# [Task goal]
Repeat every record below exactly as it appears.
Start
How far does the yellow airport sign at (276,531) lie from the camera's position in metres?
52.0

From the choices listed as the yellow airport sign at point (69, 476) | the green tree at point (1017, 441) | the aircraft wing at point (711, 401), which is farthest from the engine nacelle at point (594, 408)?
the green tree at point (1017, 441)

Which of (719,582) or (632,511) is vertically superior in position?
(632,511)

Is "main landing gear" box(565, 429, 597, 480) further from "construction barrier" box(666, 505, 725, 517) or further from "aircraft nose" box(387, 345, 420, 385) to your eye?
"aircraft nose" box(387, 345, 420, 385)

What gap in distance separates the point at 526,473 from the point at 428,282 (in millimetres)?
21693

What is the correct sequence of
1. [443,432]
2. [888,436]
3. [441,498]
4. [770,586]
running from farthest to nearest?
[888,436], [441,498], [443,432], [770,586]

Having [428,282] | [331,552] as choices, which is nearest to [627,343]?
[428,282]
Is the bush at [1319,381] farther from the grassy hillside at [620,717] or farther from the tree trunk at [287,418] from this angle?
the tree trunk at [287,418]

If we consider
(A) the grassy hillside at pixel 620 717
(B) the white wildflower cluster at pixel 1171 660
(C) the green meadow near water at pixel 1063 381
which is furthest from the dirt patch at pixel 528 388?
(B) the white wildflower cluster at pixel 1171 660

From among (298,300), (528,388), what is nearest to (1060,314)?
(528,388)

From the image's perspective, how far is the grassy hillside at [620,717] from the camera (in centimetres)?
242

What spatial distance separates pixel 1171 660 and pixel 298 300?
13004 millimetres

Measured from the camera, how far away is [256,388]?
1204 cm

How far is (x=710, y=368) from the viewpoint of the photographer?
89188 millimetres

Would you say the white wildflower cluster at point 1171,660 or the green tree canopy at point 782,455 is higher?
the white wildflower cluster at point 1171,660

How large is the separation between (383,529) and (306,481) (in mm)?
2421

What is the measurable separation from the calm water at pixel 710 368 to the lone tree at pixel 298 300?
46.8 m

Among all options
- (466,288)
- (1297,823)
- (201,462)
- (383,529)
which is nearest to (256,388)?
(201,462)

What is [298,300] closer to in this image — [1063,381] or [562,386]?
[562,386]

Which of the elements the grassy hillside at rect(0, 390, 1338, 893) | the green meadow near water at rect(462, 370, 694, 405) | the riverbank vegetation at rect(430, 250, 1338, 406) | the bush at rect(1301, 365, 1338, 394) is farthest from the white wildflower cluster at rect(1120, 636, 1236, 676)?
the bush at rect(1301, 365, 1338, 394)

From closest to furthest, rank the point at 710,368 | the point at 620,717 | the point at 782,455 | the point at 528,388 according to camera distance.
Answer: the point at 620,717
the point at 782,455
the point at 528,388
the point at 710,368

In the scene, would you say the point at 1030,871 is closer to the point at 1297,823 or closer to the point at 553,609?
End
# [Exercise solution]
How far does the yellow airport sign at (276,531) lie from the camera's position in metres?
52.0

From the choices listed as the yellow airport sign at point (69, 476) | the green tree at point (1017, 441) | the aircraft wing at point (711, 401), which is farthest from the engine nacelle at point (594, 408)?
the green tree at point (1017, 441)

Which of (719,582) or (632,511) is vertically superior in position?
(632,511)

Is "main landing gear" box(565, 429, 597, 480) further from "construction barrier" box(666, 505, 725, 517) or further from "aircraft nose" box(387, 345, 420, 385) to your eye?
"aircraft nose" box(387, 345, 420, 385)

What gap in distance separates the point at 526,473 from the point at 428,282 (in millimetres)?
21693

What is the correct sequence of
1. [443,432]
2. [888,436]
3. [441,498]
4. [770,586]
running from farthest to nearest?
[888,436], [441,498], [443,432], [770,586]

Having [428,282] | [331,552] as choices, which is nearest to [627,343]?
[428,282]
Is the bush at [1319,381] farther from the grassy hillside at [620,717] or farther from the tree trunk at [287,418] from this angle?
the tree trunk at [287,418]

If we consider
(A) the grassy hillside at pixel 620 717
(B) the white wildflower cluster at pixel 1171 660
(C) the green meadow near water at pixel 1063 381
which is furthest from the dirt patch at pixel 528 388?
(B) the white wildflower cluster at pixel 1171 660

From among (298,300), (528,388), what is nearest to (1060,314)?
(528,388)

From the image's perspective, how far is the grassy hillside at [620,717] from the camera (in centimetres)?
242

What spatial distance separates pixel 1171 660 and pixel 298 300?
13004 millimetres

Measured from the camera, how far away is [256,388]?
1204 cm

How far is (x=710, y=368) from the viewpoint of the photographer?
89188 millimetres

Would you say the white wildflower cluster at point 1171,660 or the green tree canopy at point 782,455 is higher?
the white wildflower cluster at point 1171,660

How large is the separation between (383,529) and (306,481) (in mm)?
2421

What is the measurable separation from the calm water at pixel 710 368 to the lone tree at pixel 298 300?
46.8 m

Among all options
- (466,288)
- (1297,823)
- (201,462)
- (383,529)
which is nearest to (256,388)?
(201,462)

What is [298,300] closer to in this image — [1063,381] or [562,386]?
[562,386]

Which of the elements the grassy hillside at rect(0, 390, 1338, 893) | the green meadow near water at rect(462, 370, 694, 405) | the riverbank vegetation at rect(430, 250, 1338, 406) | the bush at rect(1301, 365, 1338, 394) is farthest from the white wildflower cluster at rect(1120, 636, 1236, 676)?
the bush at rect(1301, 365, 1338, 394)

From closest to furthest, rank the point at 710,368 | the point at 620,717 | the point at 782,455 | the point at 528,388 according to camera distance.
Answer: the point at 620,717
the point at 782,455
the point at 528,388
the point at 710,368

In the scene, would you say the point at 1030,871 is closer to the point at 1297,823 or closer to the point at 553,609?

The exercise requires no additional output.